To support a dataset that is beyond the scope of `BaseCocoStyleDataset`, you may need to subclass from the `BaseDataset` provided by [MMEngine](https://github.com/open-mmlab/mmengine). Please refer to the [documents](https://mmengine.readthedocs.io/en/latest/advanced_tutorials/basedataset.html) for details.
### Pipeline
Data augmentations and transformations during pre-processing are organized as a pipeline. Here is an example of typical pipelines:
```Python
# pipelines
train_pipeline = [
dict(type='LoadImage'),
dict(type='GetBBoxCenterScale'),
dict(type='RandomFlip', direction='horizontal'),
dict(type='RandomHalfBody'),
dict(type='RandomBBoxTransform'),
dict(type='TopdownAffine', input_size=codec['input_size']),
dict(type='GenerateTarget', encoder=codec),
dict(type='PackPoseInputs')
]
test_pipeline = [
dict(type='LoadImage'),
dict(type='GetBBoxCenterScale'),
dict(type='TopdownAffine', input_size=codec['input_size']),
dict(type='PackPoseInputs')
]
```
In a keypoint detection task, data will be transformed among three scale spaces:
- **Original Image Space**: the space where the images are stored. The sizes of different images are not necessarily the same
- **Input Image Space**: the image space used for model input. All **images** and **annotations** will be transformed into this space, such as `256x256`, `256x192`, etc.

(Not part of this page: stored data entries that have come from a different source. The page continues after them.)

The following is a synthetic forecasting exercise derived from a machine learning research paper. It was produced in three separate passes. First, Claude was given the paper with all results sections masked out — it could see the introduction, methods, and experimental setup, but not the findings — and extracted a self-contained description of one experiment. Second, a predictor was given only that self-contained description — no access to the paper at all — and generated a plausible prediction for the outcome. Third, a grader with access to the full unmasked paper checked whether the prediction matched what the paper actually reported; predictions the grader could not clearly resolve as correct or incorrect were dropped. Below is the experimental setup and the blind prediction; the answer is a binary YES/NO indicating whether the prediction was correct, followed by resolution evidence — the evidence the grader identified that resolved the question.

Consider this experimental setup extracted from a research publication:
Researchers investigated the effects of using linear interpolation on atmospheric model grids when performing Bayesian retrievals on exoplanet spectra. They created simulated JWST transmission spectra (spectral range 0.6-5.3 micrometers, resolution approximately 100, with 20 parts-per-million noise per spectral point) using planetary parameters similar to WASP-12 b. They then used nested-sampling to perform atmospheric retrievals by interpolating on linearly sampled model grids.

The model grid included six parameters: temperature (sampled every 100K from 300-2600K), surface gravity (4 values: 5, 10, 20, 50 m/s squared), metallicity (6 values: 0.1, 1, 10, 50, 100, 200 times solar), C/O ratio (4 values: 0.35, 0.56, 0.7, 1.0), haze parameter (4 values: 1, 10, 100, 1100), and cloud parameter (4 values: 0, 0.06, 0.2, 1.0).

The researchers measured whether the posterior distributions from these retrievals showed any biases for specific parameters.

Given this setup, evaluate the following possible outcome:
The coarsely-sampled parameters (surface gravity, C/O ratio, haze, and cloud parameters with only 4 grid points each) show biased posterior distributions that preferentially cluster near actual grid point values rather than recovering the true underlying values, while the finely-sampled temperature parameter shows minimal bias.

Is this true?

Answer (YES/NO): NO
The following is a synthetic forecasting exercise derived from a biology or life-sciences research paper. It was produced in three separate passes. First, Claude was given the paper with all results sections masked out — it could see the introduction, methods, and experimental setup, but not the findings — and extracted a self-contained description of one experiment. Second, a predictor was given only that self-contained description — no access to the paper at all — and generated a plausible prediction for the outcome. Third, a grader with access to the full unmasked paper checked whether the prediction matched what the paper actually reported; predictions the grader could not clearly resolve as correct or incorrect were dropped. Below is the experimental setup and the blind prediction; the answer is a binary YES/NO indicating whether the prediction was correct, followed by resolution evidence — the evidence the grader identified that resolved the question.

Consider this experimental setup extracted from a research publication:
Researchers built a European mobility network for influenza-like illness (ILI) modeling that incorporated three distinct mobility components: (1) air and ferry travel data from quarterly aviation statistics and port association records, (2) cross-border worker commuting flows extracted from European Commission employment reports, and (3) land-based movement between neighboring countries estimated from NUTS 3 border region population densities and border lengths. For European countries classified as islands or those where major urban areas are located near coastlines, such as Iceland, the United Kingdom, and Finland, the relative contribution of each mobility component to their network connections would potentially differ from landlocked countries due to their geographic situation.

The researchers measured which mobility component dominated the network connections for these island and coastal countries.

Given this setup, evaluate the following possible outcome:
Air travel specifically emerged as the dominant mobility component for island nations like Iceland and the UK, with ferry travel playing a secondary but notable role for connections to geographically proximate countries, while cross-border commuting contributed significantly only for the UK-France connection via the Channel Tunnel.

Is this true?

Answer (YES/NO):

- **Output Space**: the scale space where model outputs are located, such as `64x64(Heatmap)`,`1x1(Regression)`, etc. The supervision signal is also in this space during training
Here is a diagram to show the workflow of data transformation among the three scale spaces:
In MMPose, the modules used for data transformation are under `$MMPOSE/mmpose/datasets/transforms`, and their workflow is shown as follows:
#### i. Augmentation
Commonly used transforms are defined in `$MMPOSE/mmpose/datasets/transforms/common_transforms.py`, such as `RandomFlip`, `RandomHalfBody`, etc.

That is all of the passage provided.